Your task: Word for word, transcribe the lines from the one containing "Which of the" through the end of the entries, both included, and nothing else.

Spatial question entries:
START

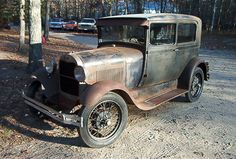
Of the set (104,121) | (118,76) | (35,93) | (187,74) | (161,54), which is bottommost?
(104,121)

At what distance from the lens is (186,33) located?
6395 millimetres

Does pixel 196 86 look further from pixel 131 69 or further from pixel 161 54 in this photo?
pixel 131 69

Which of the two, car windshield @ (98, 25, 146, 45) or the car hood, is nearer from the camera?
the car hood

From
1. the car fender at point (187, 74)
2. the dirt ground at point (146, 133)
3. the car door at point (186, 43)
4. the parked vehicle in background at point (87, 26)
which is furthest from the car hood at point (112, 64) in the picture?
the parked vehicle in background at point (87, 26)

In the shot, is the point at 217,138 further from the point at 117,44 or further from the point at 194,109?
the point at 117,44

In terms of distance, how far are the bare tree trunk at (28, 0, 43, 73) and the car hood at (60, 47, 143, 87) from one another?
3.01 meters

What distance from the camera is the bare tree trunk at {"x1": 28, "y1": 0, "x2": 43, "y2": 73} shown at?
744 centimetres

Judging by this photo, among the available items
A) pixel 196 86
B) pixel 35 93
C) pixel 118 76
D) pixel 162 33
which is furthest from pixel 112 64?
pixel 196 86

END

Complete output:
Which of the two, car windshield @ (98, 25, 146, 45) or the car hood, is nearer from the camera?
the car hood

From
1. the car fender at point (187, 74)
2. the dirt ground at point (146, 133)
3. the car door at point (186, 43)
4. the parked vehicle in background at point (87, 26)
which is furthest from the car hood at point (112, 64) in the picture?
the parked vehicle in background at point (87, 26)

In the shot, is the point at 217,138 further from the point at 117,44 or further from the point at 194,109?
the point at 117,44

In terms of distance, how far are the bare tree trunk at (28, 0, 43, 73) and the car hood at (60, 47, 143, 87) from one another?
3.01 meters

What distance from the camera is the bare tree trunk at {"x1": 28, "y1": 0, "x2": 43, "y2": 73} shown at?
744 centimetres

Judging by this photo, among the available items
A) pixel 196 86
B) pixel 35 93
C) pixel 118 76
D) pixel 162 33
which is furthest from pixel 112 64?
pixel 196 86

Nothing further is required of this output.